Un processus laborieux

Pour le moment, l’ICE pour le pluralisme des médias a recueilli environ 11.360 signatures. La collecte se poursuit certes jusqu’au 19 août prochain, mais on est encore loin du compte. Le Luxembourg ne fait pas partie des Etats sélectionnés au départ, mais si l’initiative comptabilise le million de signatures requis dans les pays choisis, les signatures luxembourgeoises seront alors également prises en compte et approfondiront son impact. Toutefois, alors que 2013 est déclarée « Année européenne de la citoyenneté », très peu de gens connaissent ce nouvel instrument. Les médias, qui peuvent constituer un relais utile pour faire découvrir ce processus, ne lui ont encore pas donné beaucoup d’écho.

Par ailleurs, les belles promesses démocratiques de l’initiative se heurtent aux défis bureaucratiques et techniques de sa mise en oeuvre. Entre le long travail d’élaboration du texte de l’initiative et la création d’une directive, si la démarche aboutit, peuvent s’écouler plusieurs années.

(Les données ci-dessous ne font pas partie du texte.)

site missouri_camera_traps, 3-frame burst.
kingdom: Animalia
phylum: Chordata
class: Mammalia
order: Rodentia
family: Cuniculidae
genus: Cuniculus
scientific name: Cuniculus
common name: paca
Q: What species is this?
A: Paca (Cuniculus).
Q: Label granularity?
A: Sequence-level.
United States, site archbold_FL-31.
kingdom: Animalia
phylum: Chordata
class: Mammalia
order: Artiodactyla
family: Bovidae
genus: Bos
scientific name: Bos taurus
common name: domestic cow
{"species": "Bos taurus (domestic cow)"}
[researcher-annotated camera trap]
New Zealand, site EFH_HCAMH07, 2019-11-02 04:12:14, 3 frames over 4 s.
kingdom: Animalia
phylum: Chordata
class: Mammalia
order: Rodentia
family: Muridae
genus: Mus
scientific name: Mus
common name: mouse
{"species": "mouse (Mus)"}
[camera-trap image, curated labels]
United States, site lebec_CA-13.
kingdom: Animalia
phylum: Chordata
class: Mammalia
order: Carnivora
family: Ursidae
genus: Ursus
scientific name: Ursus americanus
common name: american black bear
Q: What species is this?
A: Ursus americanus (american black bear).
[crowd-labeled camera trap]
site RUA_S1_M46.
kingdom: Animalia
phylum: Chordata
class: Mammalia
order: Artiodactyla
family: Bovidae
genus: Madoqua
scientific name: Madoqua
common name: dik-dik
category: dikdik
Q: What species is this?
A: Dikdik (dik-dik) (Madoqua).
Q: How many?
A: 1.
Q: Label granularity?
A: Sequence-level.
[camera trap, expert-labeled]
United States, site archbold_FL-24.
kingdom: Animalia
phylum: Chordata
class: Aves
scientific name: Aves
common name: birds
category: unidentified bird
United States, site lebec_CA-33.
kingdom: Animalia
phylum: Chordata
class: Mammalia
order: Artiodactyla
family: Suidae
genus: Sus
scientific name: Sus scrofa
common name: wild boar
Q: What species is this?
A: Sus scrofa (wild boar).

Et ce n’est pas tout : la directive adoptée à l’échelon européen n’est pas directement applicable dans les Etats membres. Elle doit faire l’objet de mesures nationales d’exécution dans chacun des pays membres avant de pouvoir être invoquée par les diverses administrations ou par les entreprises et les citoyens. Cette transposition en droit national nécessite évidemment un certain temps et chaque directive accorde généralement aux Etats un délai (en moyenne dix-huit mois) pour se conformer aux obligations du texte communautaire. Les démarches administratives sont donc longues et importantes et toutes ces étapes constituent autant de filtres qui peuvent modifier la proposition citoyenne initiale et la vider petit à petit d’une partie de sa substance.

Malgré tout, cette initiative, diverses études et notamment celle qui a été présentée en janvier 2013 par la commissaire européenne Nathalie Kroes sur le pluralisme des médias en Europe ou les deux consultations publiques lancées par la Commission européenne cette année, montrent que l’idée de participation de l’UE dans ce domaine fait son chemin ; et même s’il reste encore lointain, on peut espérer qu’un jour un cadre législatif adapté encourage vraiment le pluralisme en Europe. Il ne faudrait toutefois pas oublier que tout ne se joue pas dans les hautes sphères législatives et qu’une prise de conscience de chacun est déterminante dans la protection d’une information fiable, libre et plurielle et des médias qui la produisent.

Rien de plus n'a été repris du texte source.